- _Action item_: From the line with "Q: Fraction of annotators marking young" through the final line of the entries below, write out each line exactly and nothing else.

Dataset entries
——————————
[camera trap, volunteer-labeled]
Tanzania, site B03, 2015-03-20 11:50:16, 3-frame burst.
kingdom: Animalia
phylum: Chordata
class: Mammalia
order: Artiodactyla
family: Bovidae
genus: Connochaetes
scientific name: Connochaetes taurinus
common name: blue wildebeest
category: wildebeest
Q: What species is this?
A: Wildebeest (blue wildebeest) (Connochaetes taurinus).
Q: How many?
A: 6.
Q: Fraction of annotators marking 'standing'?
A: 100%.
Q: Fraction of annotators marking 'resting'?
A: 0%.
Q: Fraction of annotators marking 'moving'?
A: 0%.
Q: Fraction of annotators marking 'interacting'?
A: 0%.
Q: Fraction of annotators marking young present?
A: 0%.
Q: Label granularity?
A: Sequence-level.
——————————
- _Reply to the task_:
Q: Fraction of annotators marking young present?
A: 0%.
Q: Label granularity?
A: Sequence-level.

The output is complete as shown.